Wednesday, December 15, 2010

"The Kingdom of His Beloved Son"

E. Stanley Jones was a missionary, a theologian, and a prolific writer. In his devotional book titled In Christ he brings out the tremendous fact that our redemption is in Christ, i.e., we experience it in our union with Him:

"'He has delivered us from the dominion of darkness and transferred us to the kingdom of his beloved Son, in whom we have redemption, the forgiveness of sins.' (Col. 1:13-14.) Note: 'In whom we have redemption,' not merely 'through Whom.' If you do not pass from the 'through Whom' to the 'in Whom,' there is no redemption. The 'through' is outside us in history, but the 'in' is inside us in experience. The historical must become the experiential or it isn't redemption, except in potentiality--not in actuality. I can accept the 'through Whom' without personal self-surrender; but I cannot accept the 'in Whom' without personal self-surrender.

"The unsurrendered self, acting as God, creates a 'dominion of darkness.' The self-centered live, move, and have their being in a dominion of darkness. They are fumbling and stumbling in the dark with this business of living. The universe doesn't back their being God, so none of their sums add up to sense--only nonsense.

"Then comes the great self-renunciation, self-surrender.

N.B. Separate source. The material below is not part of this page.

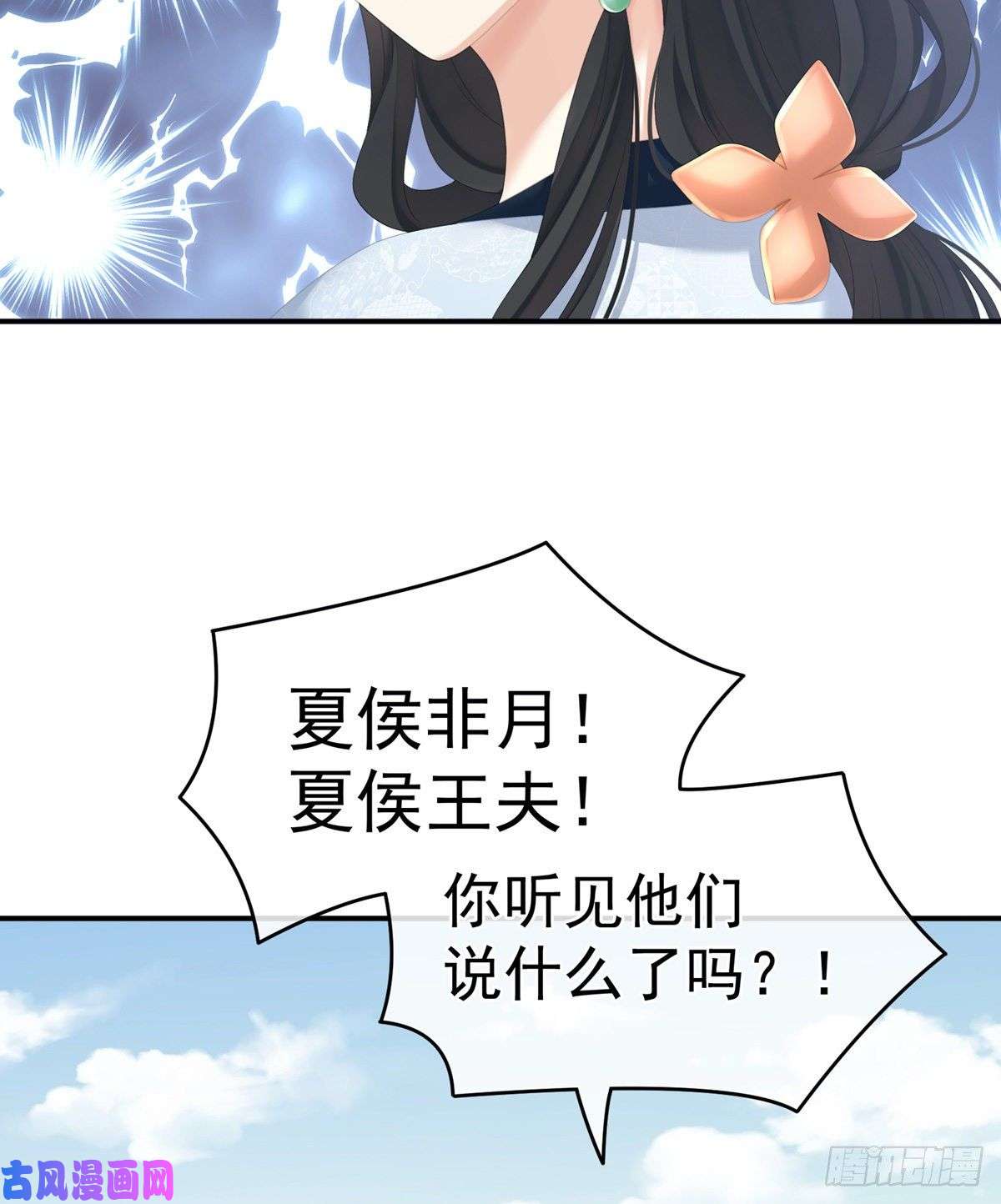 女帝的后宫别当着孩子面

We renounce self, and we receive God. Then He, and He only, delivers us from the dominion of darkness. He who made our selves can deliver us from the tyranny of making our selves God. The deliverer is God. We cannot pummel and beat and murder ourselves. We let go and let God. He delivers and He transfers us to the Kingdom of His beloved Son. There everything is light and everything adds up to sense.

"The center of that transference is 'the forgiveness of sins.' Many want redemption without forgiveness of sins. They would like to add virtue to virtue and thus be redeemed. It can't be done. That is trying to get blood out of a turnip--virtue out of an unsurrendered, hence unforgiven, self. The unsurrendered self invades all the added virtues and turns them into vices. The self and its sin must be surrendered. Then forgiveness, reconciliation, redemption, and the kingdom of His Beloved Son can be ours!"